▸ **Instructions**
**1.** Which actors are named in the review of Atlas Shrugged: Part II?
**2.** In the review of Atlas Shrugged: Part II, what price per gallon has gas reached?
**3.** Write what comes next in the review of Atlas Shrugged: Part II, starting after its last sentence.
*** Document extract Section Begins ***
Atlas Shrugged: Part II—The Strike

Dagny Taggart’s long journey back to The Shire continues, over the will of the free market, in Atlas Shrugged: Part IIThe Strike, the middle installment of an epic six-hour temper tantrum based on Ayn Rand’s Objectivist novel. Picking up right where the last one left off—albeit with a new cast, a new director, and perhaps a little more fiscal discipline in the production budget— Part II hits the current political scene in stride, incorporating the Occupy Wall Street protests into its dystopian vision of makers and takers, the 1 percent who innovate and the 99 percent who sponge off the profits. As with Part I, Rand’s polemics translate awkwardly to drama, making robots out of another corral of veteran character actors. But the specific problem with Part II is that a second act of huffery and puffery don’t get it anywhere: After the cliffhanger of one major industrialist “going Galt,” it offers another two hours of major industrialists going Galt. Those who want to see what these geniuses do will have to wait until Part III. And until then, there’s a wedding-reception toast about the value of money to tide them over.

Proving the theorem from Todd Solondz’s Palindromes that different actors can play the same role without losing much continuity, Samantha Mathis plays Dagny with all the lifelessness Taylor Schilling brought to the original role. In Part I, Dagny revived the Taggart railway company—and her slumbering libido—by getting into business with Henry Reardon (now played by Jason Beghe), a steel-company magnate who laid down magic track across Taggart Tunnel, euphemistically speaking. But with gas prices spiking to $40 per gallon, unemployment on the rise, and global economic collapse imminent, the liberal government, with its Fair Share measures, wants a big piece of both businesses. While other geniuses drop out of society—leaving the cryptic note, “Who Is John Galt?”—Dagny and Henry continue to try to keep their businesses alive and serve the stupidheads who patronize them.
*** Document extract Section Ends ***
*** Data block Section Begins ***
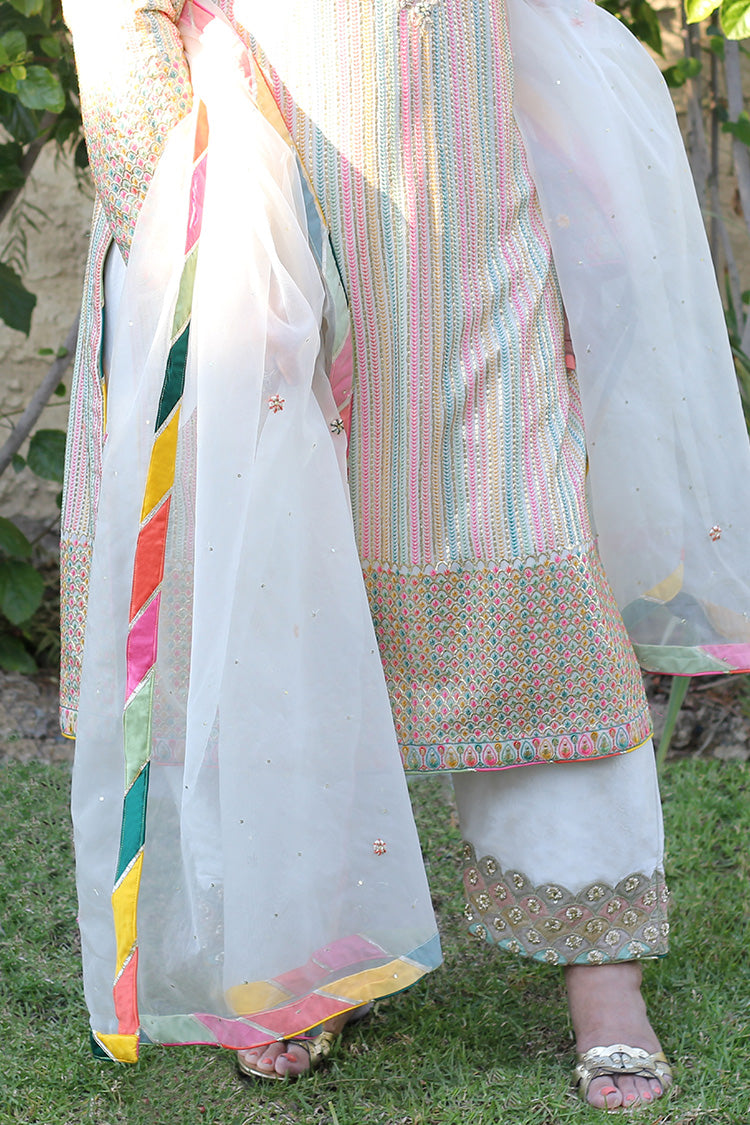 SEEMA SHIRT, TROUSERS IN SILK AND DUPATTA SILK ORGANZA
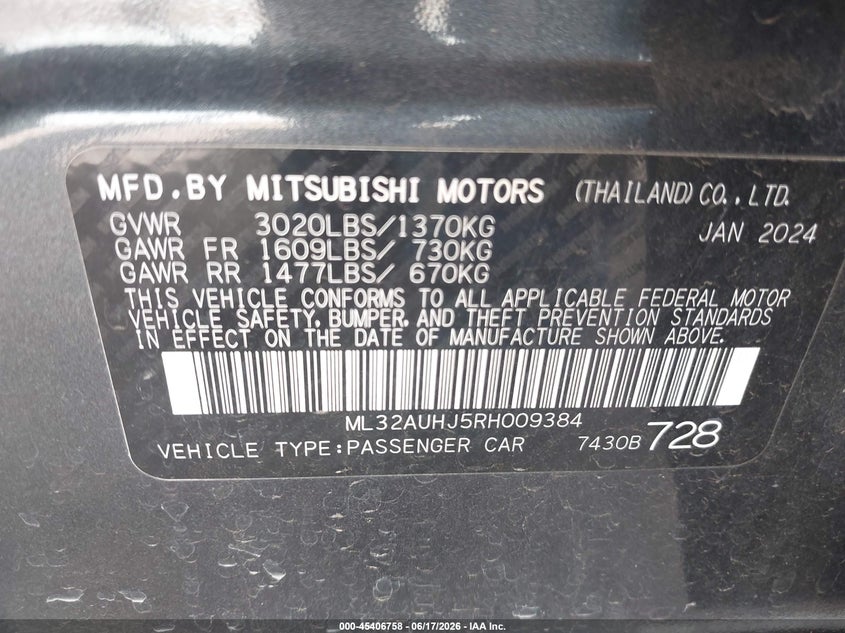 2024 Mitsubishi Mirage VIN ML32AUHJ5RH009384 IAAI salvage auction — LEFT REAR, Enterprise Vehicles Clear Only (California), sold $7,300 on 2026-07-07 (photo 9)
*** Data block Section Ends ***
▸ **Answers to the tasks**
**1.** Samantha Mathis, Taylor Schilling, Jason Beghe

**2.** $40 per gallon.

**3.**
Part II introduces another piece of world-changing magic: a mysterious machine that can harness power from static electricity in the air, thus buffeting Atlas Shrugged’s capitalist utopia of mass transit and alternative energy sources. There’s also some scary business about an emergency government plan to force people to stay employed, shut down the patent office, and sign all inventions over to Big Brother. Atlas Shrugged is premised on the idea that the world only has a few true geniuses—great industrialists, inventors, musicians, and artists, too, albeit plainly none involved in the making of the Atlas Shrugged movies—and “going Galt” means they’re going to take their toys and go home. The arrogance of that is astounding, and it robs both parts of this adaptation of empathy, which is the primordial soup of good drama. Without it, Part II continues to leave Rand’s philosophy to function only in the abstract.